Migrationsexperte Gerald Knaus „Kinder und Frauen müssen sicher untergebracht werden“

Interview | Berlin · Der Migrationsexperte Gerald Knaus nennt den russischen Angriff auf die Ukraine das „schlimmstmögliche Szenario“. Der Leiter der Europäischen Stabilitätsinitiative rechnet damit, dass sich viele Menschen aus der Ukraine auf den Weg in die EU machen werden, und appelliert dringend, die Visafreiheit für Ukrainier aufrechtzuerhalten. Er sieht Europa vor einer Bewährungsprobe.

Gerald Knaus gilt als Architekt des EU-Türkei-Deals. Angesichts des russischen Angriffs auf die Ukraine appelliert er dringend an die europäische Solidarität.

Gerald Knaus gilt als Architekt des EU-Türkei-Deals. Angesichts des russischen Angriffs auf die Ukraine appelliert er dringend an die europäische Solidarität.

Foto: picture alliance/dpa/Francesco Scarpa

Herr Knaus, die Europäische Union und auch Deutschland stellen sich auf mögliche Fluchtbewegungen aus der Ukraine ein. Wie verändert der russische Einmarsch die Lage?

Knaus Diese Art des Einmarsches, die von der amerikanischen Regierung detailgenau hervorgesagt wurde und die trotzdem niemand glauben wollte, ist das schlimmstmögliche Szenario. Es kann zu Kämpfen in den ukrainischen Städten komme. Denn Putin strebt ganz offensichtlich einen Regimewechsel in Kiew an und will, wie er das bezeichnet hat, die Ukraine „entnazifizeren“. Das bedeutet in jedem Fall eine grauenhafte Entwicklung. Man hat noch die Bilder von Putins früheren Kriegen im Kopf – von Tschetschenien, von der Ostukraine und auch vom Einsatz der russischen Luftwaffe gegen Spitäler in Syrien. Ein solches Szenario droht jetzt mitten in Europa.

**Bereitgestellte Daten**.
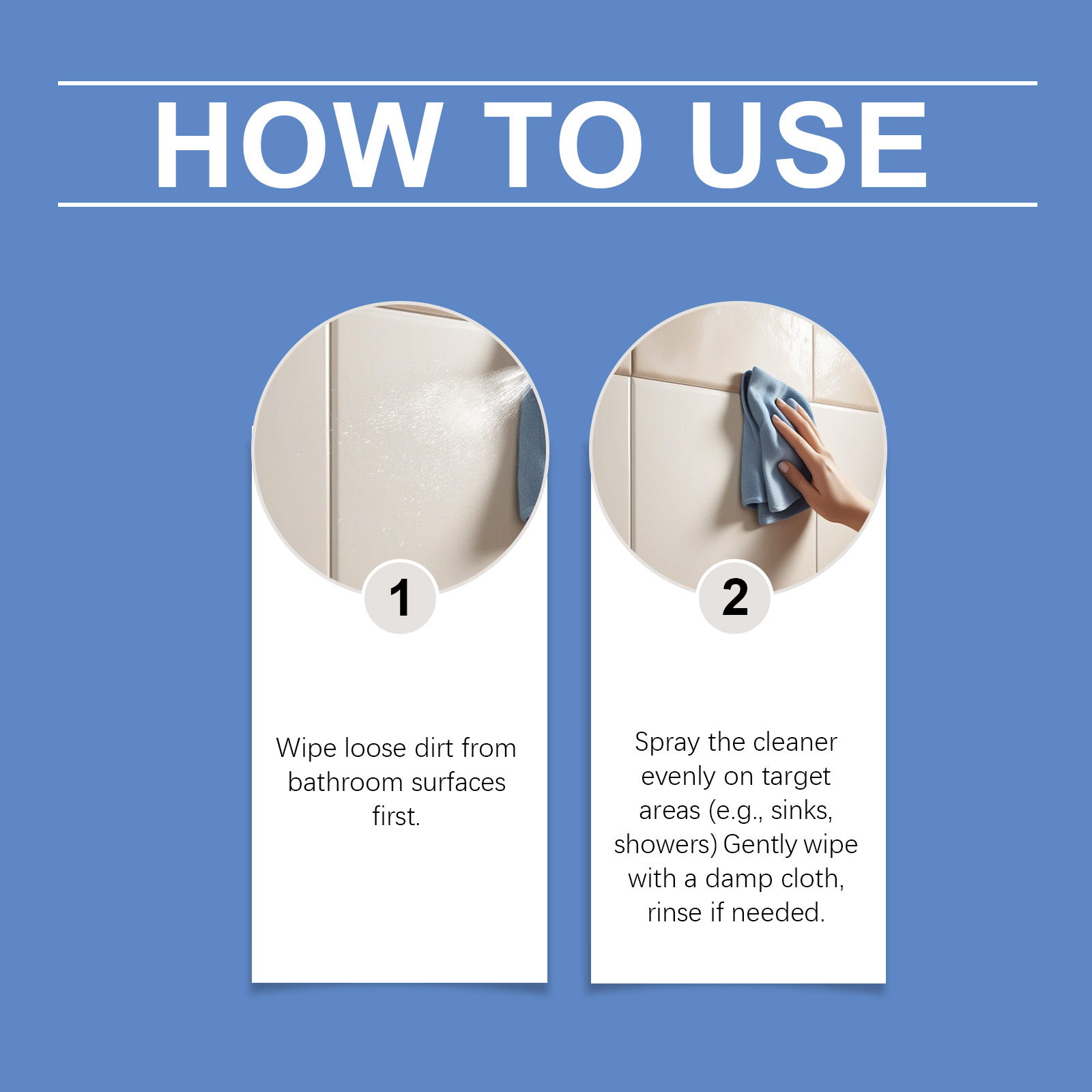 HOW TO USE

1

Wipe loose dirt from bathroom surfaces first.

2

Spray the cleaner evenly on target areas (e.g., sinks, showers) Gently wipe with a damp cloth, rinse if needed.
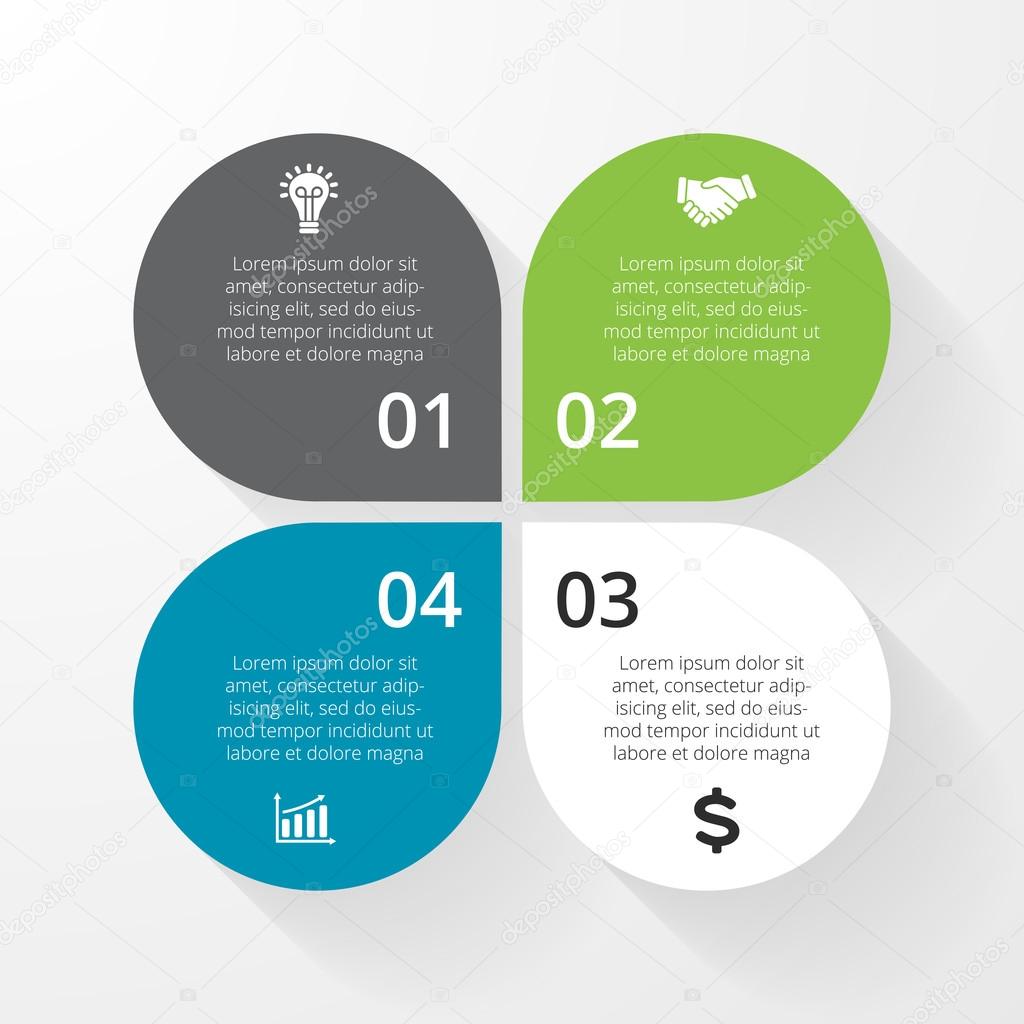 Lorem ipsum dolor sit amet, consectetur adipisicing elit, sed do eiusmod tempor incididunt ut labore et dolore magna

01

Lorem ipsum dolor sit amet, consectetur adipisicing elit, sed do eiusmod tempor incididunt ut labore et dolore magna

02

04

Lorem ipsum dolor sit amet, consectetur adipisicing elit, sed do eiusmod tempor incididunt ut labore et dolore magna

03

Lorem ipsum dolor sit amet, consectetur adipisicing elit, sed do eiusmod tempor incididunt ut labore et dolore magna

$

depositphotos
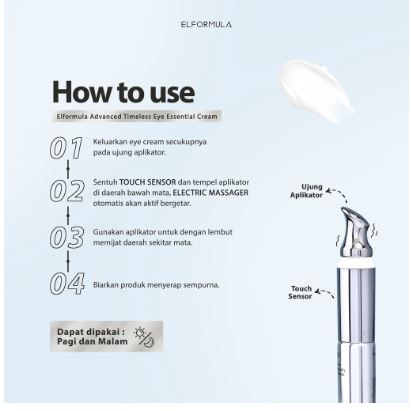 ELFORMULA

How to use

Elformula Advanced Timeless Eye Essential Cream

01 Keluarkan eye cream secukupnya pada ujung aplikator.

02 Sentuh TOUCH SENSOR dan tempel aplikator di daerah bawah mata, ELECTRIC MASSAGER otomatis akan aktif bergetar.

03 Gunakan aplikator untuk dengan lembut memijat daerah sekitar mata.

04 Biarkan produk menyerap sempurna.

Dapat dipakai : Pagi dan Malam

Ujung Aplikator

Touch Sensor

**Aufgaben**.
• 1. Nenne alle Schauplätze früherer Kriege Putins, die Gerald Knaus im Interview mit ihm aufzählt.
• 2. Fasse das Interview mit Gerald Knaus in zwei Sätzen zusammen.
• 3. Beantworte anhand des Interviews mit Gerald Knaus die folgenden Fragen:
(a) Als Architekt welcher Vereinbarung gilt Gerald Knaus?
(b) Welche Regierung hat diese Art des Einmarsches detailgenau vorhergesagt?
(c) Welche Organisation leitet Gerald Knaus?

**Nummerierte Antworten**.
• 1. Tschetschenien, die Ostukraine und Syrien

• 2. Der Migrationsexperte Gerald Knaus, Leiter der Europäischen Stabilitätsinitiative, nennt den russischen Angriff auf die Ukraine das schlimmstmögliche Szenario und rechnet damit, dass sich viele Menschen aus der Ukraine auf den Weg in die EU machen werden. Er appelliert dringend, die Visafreiheit aufrechtzuerhalten, und warnt vor Kämpfen in ukrainischen Städten, weil Putin offensichtlich einen Regimewechsel in Kiew anstrebt.

• 3.
(a) Er gilt als Architekt des EU-Türkei-Deals.
(b) Die amerikanische Regierung hat ihn vorhergesagt.
(c) Er leitet die Europäische Stabilitätsinitiative.